Our results are based on healthcare claims captured for administrative purposes, not research, and our results should be considered in this context. Although our findings are strengthened by corroboration of claims results with medical chart review, medical charts may be incomplete. We used a relatively small convenience sample of medical charts which may not be representative of the study population on which results are based. Nevertheless we were able to confirm that bevacizumab is occasionally not added to a first cycle of chemotherapy during first-line therapy but may be added after two or more cycles; we also determined that a switch between capecitabine and 5-fluorouracil does not constitute initiation of a new line of therapy.
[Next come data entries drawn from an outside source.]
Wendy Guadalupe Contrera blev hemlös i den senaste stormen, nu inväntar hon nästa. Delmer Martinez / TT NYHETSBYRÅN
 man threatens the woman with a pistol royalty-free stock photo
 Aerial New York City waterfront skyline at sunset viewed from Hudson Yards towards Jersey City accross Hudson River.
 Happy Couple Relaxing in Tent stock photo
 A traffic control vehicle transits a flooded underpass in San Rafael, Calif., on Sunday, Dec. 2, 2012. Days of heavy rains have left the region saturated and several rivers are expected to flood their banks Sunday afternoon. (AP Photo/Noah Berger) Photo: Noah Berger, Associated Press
We used a multivariate model to account for potential demographic and clinical differences between the two cohorts, and this improved the sensitivity of our cost analyses. However, there may have been unobserved differences (e.g., disease severity, patient performance status, and other clinical characteristics not available from claims data) that we could not account for in the model. We included only commercially or Medicare-insured patients; thus, our result may not be generalizable to Medicaid patients or the uninsured. Claims data only capture costs that were billed through insurance and it is possible that a patient may have paid out-of-pocket for drugs not approved or recommended for metastatic colorectal cancer at the time of the study. In addition, patients who participate in clinical trials may not have claims generated for some or all of care received in this context and would, therefore, not be detected in this claims-based analysis. Finally, the label for cetuximab was modified during the course of the study (July 2009), which restricted its use to patients with KRAS mutation-negative (wild type) tumour. Although more than half of the patients in the study began second-line therapy after the labeling change, costs based on full clinical adoption of the revised indication may vary.

Conclusions

In summary, total healthcare costs during second-line therapy were 14% lower and monthly costs were 13% lower with bevacizumab compared with cetuximab. Prior therapy, expectation of clinical benefit, and tolerability are the primary factors to consider in selecting second-line therapies. When comparable results can be achieved with different therapies, cost savings may be a relevant consideration in treatment decisions.

Transparency

Declaration of funding

This study was funded by Genentech, Inc. All authors contributed to the development of this manuscript.

Declaration of financial/other relationships

Stacey DaCosta Byfield is an employee of Optum. Stacey DaCosta Byfield and April Teitelbaum were paid consultants to Genentech, Inc. in connection with this work and development of this manuscript. Dana Evans, Robert Morlock, and Elaine Yu are employees of Genentech, Inc. JME Peer Reviewers on this manuscript have no relevant financial or other relationships to disclose.

Acknowledgements

Sarah Peirce-Sandner (Optum) provided medical writing support for this manuscript and was funded by Genentech, Inc.